🌟 Official repository for the paper Normalized AOPC: Fixing Misleading Faithfulness Metrics for Feature Attribution Explainability
Deep neural network predictions are notoriously difficult to interpret. Feature attribution methods aim to explain these predictions by identifying the contribution of each input feature. Faithfulness, often evaluated using the area over the perturbation curve (AOPC), reflects feature attributions' accuracy in describing the internal mechanisms of deep neural networks. However, many studies rely on AOPC for comparing faithfulness across different models, which we show can lead to false conclusions about models' faithfulness. Specifically, we find that AOPC is sensitive to variations in the model, resulting in unreliable cross-model comparisons. Moreover, AOPC scores are difficult to interpret in isolation without knowing the model-specific lower and upper limits. To address these issues, we propose a normalization approach, Normalized AOPC (NAOPC), enabling consistent cross-model evaluations and more meaningful interpretation of individual scores. Our experiments demonstrate that this normalization can radically change AOPC results, questioning the conclusions of earlier studies and offering a more robust framework for assessing feature attribution faithfulness.

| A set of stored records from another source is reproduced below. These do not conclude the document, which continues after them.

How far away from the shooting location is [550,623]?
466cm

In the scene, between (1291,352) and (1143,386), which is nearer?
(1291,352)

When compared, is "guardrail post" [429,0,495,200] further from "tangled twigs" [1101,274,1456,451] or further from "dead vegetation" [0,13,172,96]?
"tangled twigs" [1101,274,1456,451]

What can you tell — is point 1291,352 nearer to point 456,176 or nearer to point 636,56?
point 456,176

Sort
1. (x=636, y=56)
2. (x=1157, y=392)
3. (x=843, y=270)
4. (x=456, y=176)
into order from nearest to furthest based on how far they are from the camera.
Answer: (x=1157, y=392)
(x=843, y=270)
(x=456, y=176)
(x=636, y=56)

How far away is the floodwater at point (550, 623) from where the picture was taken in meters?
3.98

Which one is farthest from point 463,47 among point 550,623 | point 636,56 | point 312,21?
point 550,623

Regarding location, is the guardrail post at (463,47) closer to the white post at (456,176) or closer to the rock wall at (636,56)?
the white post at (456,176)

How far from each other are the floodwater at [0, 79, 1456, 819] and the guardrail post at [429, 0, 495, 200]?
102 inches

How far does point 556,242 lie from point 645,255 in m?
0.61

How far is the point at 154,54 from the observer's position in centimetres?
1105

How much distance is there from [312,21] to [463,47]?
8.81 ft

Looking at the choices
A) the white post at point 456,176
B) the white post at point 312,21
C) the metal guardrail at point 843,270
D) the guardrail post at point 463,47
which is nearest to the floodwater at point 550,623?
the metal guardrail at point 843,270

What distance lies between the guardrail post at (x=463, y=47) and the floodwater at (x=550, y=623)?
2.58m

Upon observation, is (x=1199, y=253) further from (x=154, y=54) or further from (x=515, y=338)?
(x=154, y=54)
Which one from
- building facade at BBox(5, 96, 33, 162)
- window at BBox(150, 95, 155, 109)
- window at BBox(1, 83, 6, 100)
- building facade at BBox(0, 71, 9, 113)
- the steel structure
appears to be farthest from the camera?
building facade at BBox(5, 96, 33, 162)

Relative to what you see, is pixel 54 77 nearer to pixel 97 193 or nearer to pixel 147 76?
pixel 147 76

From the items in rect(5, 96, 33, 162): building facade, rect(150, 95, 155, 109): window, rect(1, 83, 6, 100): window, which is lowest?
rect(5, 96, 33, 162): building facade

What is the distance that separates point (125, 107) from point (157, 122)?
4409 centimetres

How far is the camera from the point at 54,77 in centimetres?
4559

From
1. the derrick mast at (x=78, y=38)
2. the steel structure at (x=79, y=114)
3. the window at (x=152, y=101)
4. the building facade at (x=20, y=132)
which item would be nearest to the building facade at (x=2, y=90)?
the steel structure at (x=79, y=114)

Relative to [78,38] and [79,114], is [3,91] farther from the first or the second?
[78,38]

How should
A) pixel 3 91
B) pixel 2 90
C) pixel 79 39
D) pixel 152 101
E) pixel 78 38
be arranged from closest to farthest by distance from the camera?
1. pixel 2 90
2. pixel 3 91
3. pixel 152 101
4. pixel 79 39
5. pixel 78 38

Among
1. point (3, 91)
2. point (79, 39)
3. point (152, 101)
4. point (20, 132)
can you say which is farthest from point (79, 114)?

Documentation: https://pypi.org/project/aopc/
The Aopc
package provides a framework for evaluating model faithfulness using the Area Over the Perturbation Curve (AOPC) metric. It supports Hugging Face models and datasets, specifically tailored for sequence label classification tasks.
Install the package via pip:
pip install aopc
- Support for Hugging Face models and datasets: Utilize pre-trained models and standard datasets seamlessly.
- AOPC Evaluation: Calculate AOPC metrics for attributions.
- Beam Size Suggestion: Automatically estimate optimal beam sizes for normalized AOPC using our approximation method.
Start by configuring Aopc
with a Hugging Face model, such as prajjwal1/bert-tiny
:
from aopc import Aopc
aopc = Aopc(model_id="prajjwal1/bert-tiny")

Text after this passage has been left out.